• _SELECTED PASSAGE_

An aspect of the process of the embodiment is the use of plasma arc technology to convert residue from a bitumen upgrader process to recover valuable paraffin gases and unwanted impurities. For example, hydrogen H2, methane CH4 and ethane C2H6 may used as fuel gases to produce steam. Liquid Natural Gases (“LNGs”), such as propane C3H8, n-butane C4H10 and n-pentane C5H12, may be recovered separately and may be sold as a product.


In a first configuration, a portion of the hot, high-pressure, high-quality steam produced may be bled off and used to generate electrical power for the various apparatuses of the process of the present invention. This portion of hot, high-pressure, high-quality steam is used to operate a steam turbine to generate electricity. The output of the steam turbine is preferably a low quality steam (as opposed to a condensed water/steam mixture) which is returned to the Rising Tube Evaporator (or Falling Tube Evaporator) for recycling to the Steam Drum Generators.


In a second configuration, the steam turbine is replaced by a gas turbine. The gas turbine is fueled by fuel gases generated by the Plasma Arc Reactor and separated in the Gas Refrigeration Plant. In this configuration, power is generated directly by the fuel gases produced instead of going through the additional step of generating steam to run a steam turbine for power generation.


As can be appreciated, electrical power can be generated by a combination of a steam turbine and a gas turbine, or by a combined cycle gas turbine.

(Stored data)

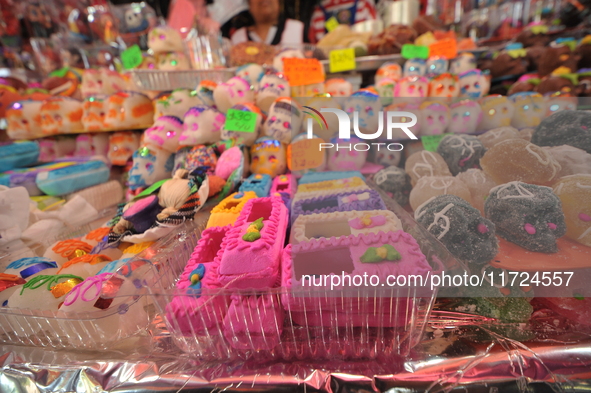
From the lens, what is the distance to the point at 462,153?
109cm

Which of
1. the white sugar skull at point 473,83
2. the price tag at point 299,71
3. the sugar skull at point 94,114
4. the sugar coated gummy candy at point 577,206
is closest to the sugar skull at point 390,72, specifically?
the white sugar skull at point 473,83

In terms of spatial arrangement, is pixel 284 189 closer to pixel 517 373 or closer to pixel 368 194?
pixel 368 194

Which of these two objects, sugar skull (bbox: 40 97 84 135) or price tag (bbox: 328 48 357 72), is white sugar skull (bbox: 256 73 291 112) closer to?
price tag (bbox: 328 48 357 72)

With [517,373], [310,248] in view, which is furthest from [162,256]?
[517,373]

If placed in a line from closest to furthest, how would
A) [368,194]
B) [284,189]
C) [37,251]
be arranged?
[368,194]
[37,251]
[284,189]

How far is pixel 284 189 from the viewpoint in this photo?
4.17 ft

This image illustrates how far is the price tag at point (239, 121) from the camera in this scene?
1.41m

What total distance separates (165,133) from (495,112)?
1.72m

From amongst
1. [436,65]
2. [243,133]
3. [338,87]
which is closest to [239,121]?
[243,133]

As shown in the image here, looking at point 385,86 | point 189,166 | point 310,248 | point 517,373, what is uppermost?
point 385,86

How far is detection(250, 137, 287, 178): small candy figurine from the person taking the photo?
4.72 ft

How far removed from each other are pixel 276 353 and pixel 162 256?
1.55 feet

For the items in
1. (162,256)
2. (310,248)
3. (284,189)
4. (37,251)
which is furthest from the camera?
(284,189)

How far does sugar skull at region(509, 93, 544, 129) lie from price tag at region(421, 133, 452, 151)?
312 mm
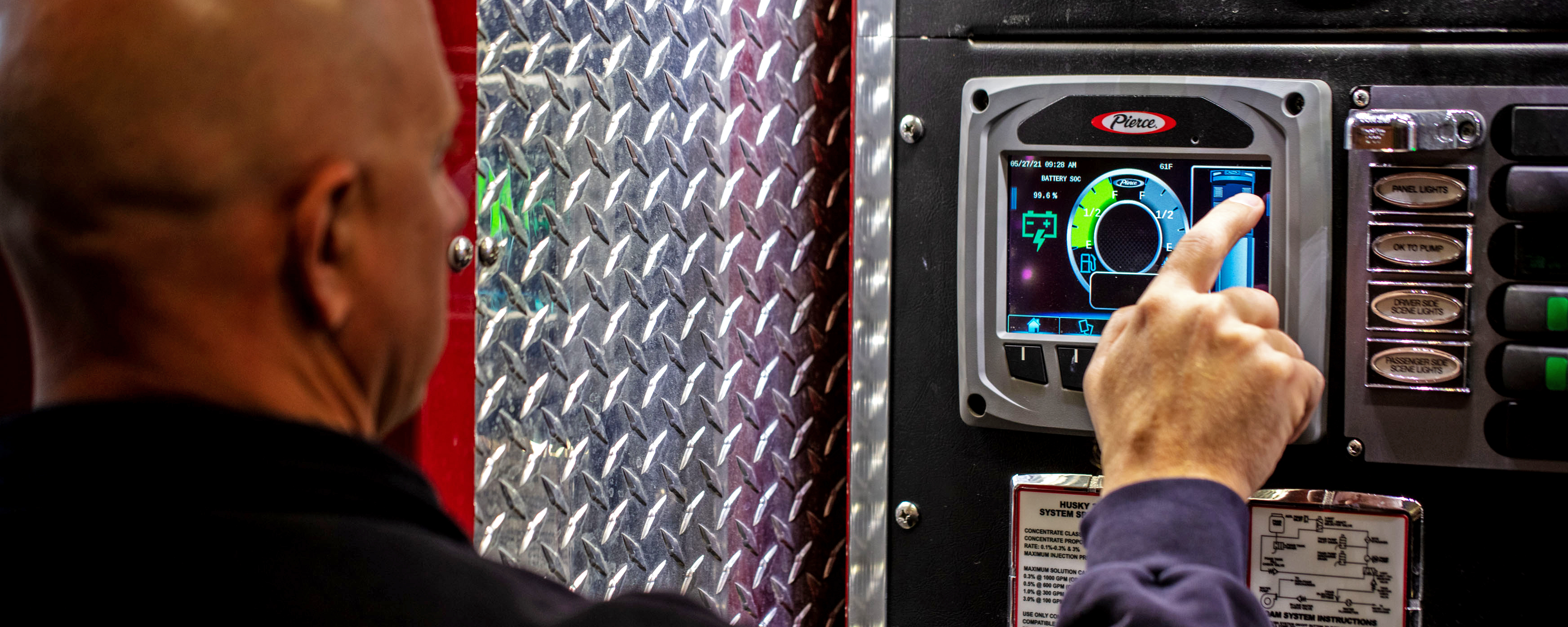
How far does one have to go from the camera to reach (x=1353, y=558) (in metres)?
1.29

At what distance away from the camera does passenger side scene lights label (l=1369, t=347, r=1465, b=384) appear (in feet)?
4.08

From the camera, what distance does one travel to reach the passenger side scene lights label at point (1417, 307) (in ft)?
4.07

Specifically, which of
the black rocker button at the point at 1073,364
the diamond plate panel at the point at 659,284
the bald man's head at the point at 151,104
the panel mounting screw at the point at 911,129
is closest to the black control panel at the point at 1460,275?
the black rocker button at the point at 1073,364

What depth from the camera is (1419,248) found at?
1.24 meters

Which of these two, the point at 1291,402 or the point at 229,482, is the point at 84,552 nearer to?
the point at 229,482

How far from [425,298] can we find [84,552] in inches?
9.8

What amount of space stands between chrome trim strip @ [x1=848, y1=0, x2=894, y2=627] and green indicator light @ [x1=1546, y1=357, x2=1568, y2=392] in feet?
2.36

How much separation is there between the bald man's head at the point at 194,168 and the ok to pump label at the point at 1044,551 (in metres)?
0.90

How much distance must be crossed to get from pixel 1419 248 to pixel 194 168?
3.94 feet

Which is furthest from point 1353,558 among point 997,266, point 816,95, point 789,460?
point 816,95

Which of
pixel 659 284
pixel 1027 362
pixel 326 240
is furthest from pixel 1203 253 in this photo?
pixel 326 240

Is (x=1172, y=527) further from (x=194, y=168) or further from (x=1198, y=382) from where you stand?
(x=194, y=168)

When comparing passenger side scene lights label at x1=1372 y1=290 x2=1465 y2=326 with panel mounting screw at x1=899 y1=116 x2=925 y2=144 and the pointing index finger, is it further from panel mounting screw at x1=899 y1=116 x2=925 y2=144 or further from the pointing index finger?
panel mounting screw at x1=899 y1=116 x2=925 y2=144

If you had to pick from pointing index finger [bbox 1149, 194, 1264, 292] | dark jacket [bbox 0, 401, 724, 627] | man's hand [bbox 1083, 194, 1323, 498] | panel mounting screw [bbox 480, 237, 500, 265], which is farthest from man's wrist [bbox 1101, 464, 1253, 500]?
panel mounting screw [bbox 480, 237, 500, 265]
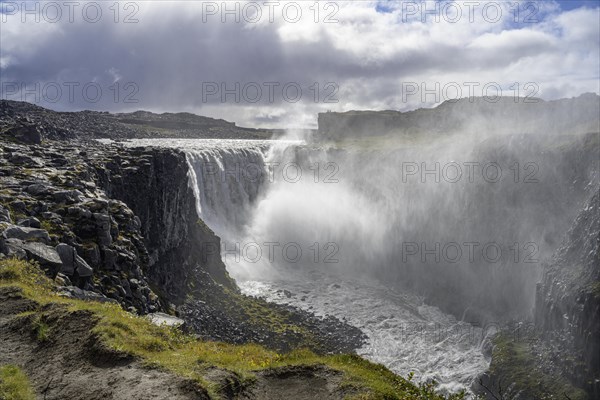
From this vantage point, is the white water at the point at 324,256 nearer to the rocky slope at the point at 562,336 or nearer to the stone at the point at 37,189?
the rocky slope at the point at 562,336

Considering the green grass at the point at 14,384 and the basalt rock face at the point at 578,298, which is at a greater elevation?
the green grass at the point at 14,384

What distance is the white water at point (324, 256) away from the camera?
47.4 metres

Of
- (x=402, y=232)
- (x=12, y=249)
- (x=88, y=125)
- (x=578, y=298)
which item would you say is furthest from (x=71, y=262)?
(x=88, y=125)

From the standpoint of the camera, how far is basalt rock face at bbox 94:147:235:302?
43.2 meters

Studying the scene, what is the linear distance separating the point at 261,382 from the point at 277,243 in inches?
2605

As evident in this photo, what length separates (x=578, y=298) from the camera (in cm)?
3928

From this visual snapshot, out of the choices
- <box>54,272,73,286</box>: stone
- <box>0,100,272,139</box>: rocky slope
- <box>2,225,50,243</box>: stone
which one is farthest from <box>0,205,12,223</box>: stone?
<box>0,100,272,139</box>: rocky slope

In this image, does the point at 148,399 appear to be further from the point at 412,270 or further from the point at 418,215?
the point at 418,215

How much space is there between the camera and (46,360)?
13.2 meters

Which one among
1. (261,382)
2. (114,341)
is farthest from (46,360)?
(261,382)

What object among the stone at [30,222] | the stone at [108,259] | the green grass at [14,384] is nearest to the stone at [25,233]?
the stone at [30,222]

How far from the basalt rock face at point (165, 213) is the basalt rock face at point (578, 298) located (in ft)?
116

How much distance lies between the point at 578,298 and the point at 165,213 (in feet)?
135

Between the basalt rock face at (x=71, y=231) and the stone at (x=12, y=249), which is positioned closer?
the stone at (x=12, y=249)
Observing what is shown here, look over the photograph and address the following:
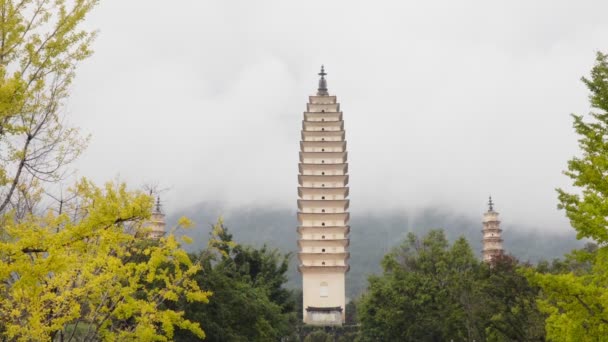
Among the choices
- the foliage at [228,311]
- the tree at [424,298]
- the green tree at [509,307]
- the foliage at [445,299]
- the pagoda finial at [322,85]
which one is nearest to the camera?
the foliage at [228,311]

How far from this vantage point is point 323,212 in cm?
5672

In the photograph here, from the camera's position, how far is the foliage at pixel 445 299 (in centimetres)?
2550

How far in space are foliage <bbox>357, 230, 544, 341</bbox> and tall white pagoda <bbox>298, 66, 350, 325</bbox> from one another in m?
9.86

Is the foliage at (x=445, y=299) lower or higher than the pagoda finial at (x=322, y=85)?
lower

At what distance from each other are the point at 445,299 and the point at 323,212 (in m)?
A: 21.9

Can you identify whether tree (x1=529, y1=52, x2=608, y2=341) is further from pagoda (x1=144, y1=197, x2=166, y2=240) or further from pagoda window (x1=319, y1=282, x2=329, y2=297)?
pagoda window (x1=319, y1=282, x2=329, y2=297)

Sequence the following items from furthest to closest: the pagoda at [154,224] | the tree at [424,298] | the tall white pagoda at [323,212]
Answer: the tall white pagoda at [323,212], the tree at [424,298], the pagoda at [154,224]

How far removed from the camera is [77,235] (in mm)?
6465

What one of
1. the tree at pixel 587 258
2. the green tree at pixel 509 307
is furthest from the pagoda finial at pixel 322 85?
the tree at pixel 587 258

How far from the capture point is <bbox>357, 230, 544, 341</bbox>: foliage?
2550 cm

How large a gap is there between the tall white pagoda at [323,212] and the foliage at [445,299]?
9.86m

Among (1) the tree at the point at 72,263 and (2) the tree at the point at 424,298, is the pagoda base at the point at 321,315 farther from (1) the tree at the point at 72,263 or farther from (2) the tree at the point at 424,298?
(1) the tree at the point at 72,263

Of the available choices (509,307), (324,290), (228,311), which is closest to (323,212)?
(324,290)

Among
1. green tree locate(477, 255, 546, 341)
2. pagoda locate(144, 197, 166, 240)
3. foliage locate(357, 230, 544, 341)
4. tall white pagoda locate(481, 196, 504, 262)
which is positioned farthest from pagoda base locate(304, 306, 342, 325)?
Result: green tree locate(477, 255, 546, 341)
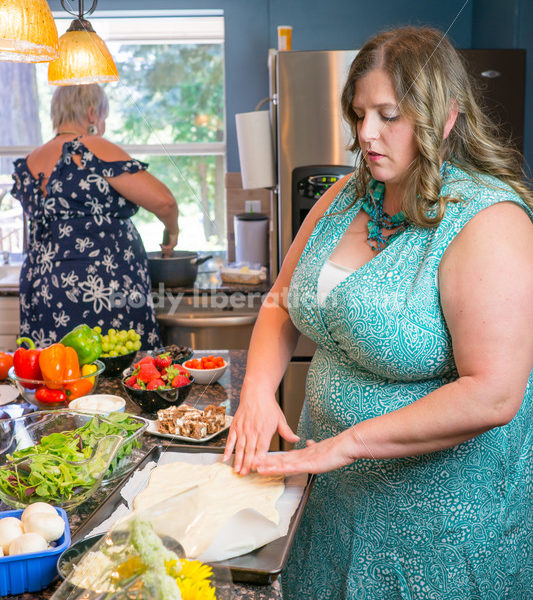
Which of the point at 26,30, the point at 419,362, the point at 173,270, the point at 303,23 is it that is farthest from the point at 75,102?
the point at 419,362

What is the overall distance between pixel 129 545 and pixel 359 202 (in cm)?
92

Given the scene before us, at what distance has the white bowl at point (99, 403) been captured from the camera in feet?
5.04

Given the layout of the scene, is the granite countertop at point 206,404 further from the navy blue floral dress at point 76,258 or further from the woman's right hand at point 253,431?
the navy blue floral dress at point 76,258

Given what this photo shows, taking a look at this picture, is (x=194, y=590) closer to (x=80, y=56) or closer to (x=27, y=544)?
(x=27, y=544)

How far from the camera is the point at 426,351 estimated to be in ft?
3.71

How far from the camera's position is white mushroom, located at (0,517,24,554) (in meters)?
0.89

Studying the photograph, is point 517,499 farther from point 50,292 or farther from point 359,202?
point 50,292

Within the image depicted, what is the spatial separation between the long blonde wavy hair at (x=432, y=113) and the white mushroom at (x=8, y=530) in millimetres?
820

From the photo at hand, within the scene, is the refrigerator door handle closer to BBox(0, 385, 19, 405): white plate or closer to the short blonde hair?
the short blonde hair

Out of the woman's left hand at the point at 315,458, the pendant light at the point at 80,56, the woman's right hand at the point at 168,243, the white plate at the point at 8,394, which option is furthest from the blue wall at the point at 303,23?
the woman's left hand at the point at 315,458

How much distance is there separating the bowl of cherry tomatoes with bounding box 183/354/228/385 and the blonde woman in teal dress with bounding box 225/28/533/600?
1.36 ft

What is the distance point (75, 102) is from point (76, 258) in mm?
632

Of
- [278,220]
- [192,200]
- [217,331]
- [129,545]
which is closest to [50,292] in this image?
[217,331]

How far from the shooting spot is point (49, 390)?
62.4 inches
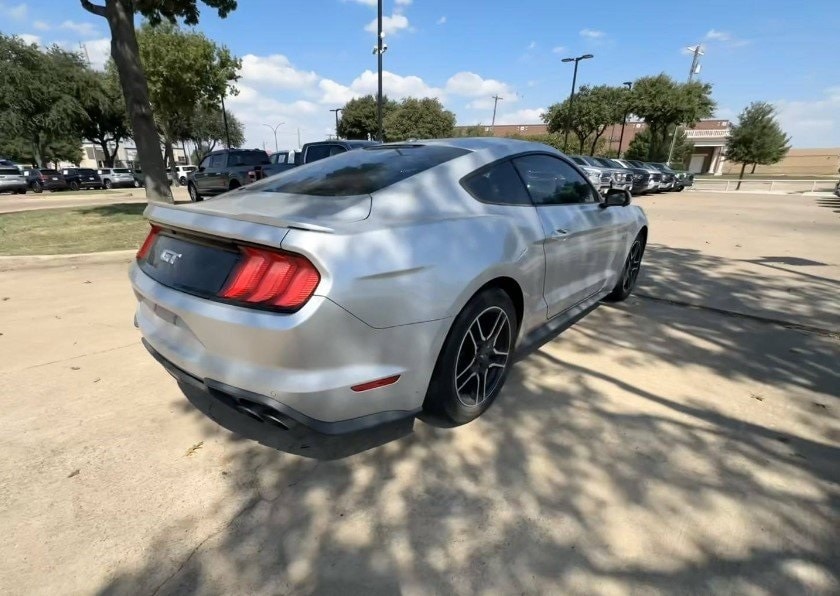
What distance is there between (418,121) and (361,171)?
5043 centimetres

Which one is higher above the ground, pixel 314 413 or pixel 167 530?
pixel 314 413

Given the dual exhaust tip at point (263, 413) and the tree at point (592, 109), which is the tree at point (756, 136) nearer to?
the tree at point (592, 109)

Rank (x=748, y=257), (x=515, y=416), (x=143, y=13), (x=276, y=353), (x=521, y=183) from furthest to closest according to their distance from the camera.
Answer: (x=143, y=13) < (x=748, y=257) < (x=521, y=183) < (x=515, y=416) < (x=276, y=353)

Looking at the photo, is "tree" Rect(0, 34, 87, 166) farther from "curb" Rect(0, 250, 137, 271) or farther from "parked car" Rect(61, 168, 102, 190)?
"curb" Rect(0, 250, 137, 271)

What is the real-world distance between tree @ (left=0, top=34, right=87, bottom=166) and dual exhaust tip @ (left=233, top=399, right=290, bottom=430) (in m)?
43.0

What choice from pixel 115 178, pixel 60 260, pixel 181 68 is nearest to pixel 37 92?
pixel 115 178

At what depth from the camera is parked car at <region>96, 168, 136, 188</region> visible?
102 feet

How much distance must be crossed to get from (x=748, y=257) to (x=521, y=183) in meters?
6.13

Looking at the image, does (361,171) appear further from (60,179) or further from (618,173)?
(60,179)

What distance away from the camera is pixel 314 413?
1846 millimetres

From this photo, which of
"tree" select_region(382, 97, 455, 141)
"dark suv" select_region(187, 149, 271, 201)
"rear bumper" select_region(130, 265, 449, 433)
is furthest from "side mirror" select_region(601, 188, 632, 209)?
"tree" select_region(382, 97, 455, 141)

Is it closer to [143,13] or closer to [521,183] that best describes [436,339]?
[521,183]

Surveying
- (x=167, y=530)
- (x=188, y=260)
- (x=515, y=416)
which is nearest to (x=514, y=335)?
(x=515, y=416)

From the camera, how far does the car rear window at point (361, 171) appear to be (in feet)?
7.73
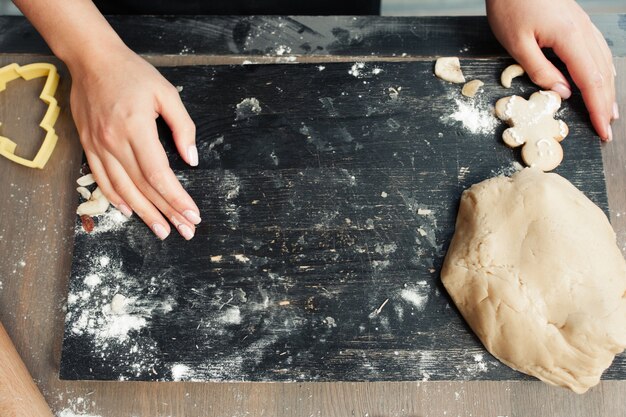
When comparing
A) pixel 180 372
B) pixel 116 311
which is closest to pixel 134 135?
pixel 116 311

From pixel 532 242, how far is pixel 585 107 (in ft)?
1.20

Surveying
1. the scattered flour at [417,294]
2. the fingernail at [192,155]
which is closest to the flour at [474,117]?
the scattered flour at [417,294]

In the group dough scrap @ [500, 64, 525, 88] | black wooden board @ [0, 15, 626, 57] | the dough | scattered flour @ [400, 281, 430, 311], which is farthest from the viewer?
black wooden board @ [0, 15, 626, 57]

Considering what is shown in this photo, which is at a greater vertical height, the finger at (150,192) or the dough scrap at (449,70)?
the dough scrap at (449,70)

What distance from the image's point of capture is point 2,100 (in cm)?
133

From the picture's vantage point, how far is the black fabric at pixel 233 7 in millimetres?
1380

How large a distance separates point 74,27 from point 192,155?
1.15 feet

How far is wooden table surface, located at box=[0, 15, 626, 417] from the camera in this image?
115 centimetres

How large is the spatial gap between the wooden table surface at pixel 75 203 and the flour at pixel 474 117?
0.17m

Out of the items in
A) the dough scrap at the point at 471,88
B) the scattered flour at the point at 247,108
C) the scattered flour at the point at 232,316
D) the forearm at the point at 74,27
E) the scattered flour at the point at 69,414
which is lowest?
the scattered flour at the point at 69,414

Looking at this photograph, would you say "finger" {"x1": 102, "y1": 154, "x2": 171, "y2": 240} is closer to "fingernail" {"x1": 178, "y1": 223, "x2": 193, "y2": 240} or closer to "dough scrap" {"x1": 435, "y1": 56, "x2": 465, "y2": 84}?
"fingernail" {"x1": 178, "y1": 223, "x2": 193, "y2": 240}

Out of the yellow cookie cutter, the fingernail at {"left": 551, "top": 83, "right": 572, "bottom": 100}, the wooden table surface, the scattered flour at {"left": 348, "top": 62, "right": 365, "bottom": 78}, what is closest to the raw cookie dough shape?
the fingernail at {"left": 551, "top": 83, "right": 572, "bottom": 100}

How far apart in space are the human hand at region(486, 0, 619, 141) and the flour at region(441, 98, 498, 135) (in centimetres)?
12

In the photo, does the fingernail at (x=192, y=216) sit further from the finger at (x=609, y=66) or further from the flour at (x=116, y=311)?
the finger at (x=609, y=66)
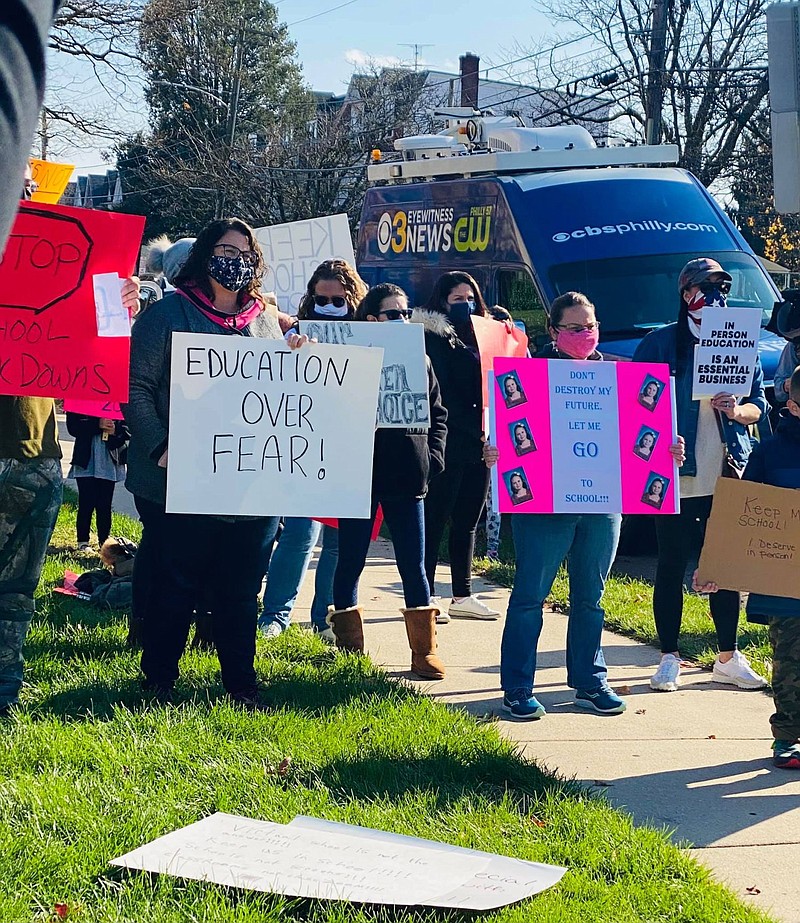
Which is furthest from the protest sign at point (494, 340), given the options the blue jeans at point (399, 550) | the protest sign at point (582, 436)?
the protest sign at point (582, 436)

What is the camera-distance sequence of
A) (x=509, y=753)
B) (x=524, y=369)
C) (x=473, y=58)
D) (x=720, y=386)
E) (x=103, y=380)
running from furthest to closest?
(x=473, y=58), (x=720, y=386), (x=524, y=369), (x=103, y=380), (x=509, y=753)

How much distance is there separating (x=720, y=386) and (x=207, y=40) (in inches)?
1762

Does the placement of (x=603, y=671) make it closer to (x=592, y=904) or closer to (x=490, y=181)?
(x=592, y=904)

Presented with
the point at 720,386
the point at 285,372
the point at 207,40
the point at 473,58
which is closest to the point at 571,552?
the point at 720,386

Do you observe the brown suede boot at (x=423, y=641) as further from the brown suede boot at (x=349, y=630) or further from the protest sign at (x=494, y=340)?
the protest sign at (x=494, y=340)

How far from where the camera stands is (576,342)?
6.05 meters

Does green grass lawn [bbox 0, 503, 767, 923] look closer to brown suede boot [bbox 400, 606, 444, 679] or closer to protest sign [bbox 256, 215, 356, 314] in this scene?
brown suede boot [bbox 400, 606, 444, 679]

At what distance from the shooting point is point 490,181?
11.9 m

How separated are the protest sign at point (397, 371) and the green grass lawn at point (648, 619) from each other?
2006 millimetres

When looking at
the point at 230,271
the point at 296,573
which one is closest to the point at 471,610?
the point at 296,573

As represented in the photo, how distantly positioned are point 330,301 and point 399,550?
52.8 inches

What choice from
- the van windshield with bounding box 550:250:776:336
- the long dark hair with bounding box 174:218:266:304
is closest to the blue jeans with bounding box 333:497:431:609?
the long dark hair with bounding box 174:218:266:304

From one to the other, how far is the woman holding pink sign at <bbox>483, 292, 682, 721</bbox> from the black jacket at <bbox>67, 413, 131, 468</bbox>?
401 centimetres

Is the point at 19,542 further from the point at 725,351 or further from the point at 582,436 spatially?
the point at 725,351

• _WHAT THIS EXERCISE ASKS_
1. Reproduce the part of the passage on bitumen upgrader residue and power generation starting at "In a second" and ending at "cycle gas turbine.".
2. Rewrite as a numbered list the lines of the records starting at the line containing "Studying the scene, what" and ending at the line containing "13.2 meters", leaving out blank lines.

• _ANSWERS TO EACH TASK_
1.
In a second configuration, the steam turbine is replaced by a gas turbine. The gas turbine is fueled by fuel gases generated by the Plasma Arc Reactor and separated in the Gas Refrigeration Plant. In this configuration, power is generated directly by the fuel gases produced instead of going through the additional step of generating steam to run a steam turbine for power generation.


As can be appreciated, electrical power can be generated by a combination of a steam turbine and a gas turbine, or by a combined cycle gas turbine.

2.
1. Studying the scene, what is the linear distance separating the point at 261,382 from the point at 277,243 in inches?
2. 2605
3. As evident in this photo, what length separates (x=578, y=298) from the camera (in cm)?
4. 3928
5. From this visual snapshot, out of the choices
6. - <box>54,272,73,286</box>: stone
7. - <box>0,100,272,139</box>: rocky slope
8. - <box>2,225,50,243</box>: stone
9. which one is farthest from <box>0,205,12,223</box>: stone?
10. <box>0,100,272,139</box>: rocky slope
11. In this image, does the point at 148,399 appear to be further from the point at 412,270 or further from the point at 418,215?
12. the point at 418,215
13. How much space is there between the camera and (46,360)?
14. 13.2 meters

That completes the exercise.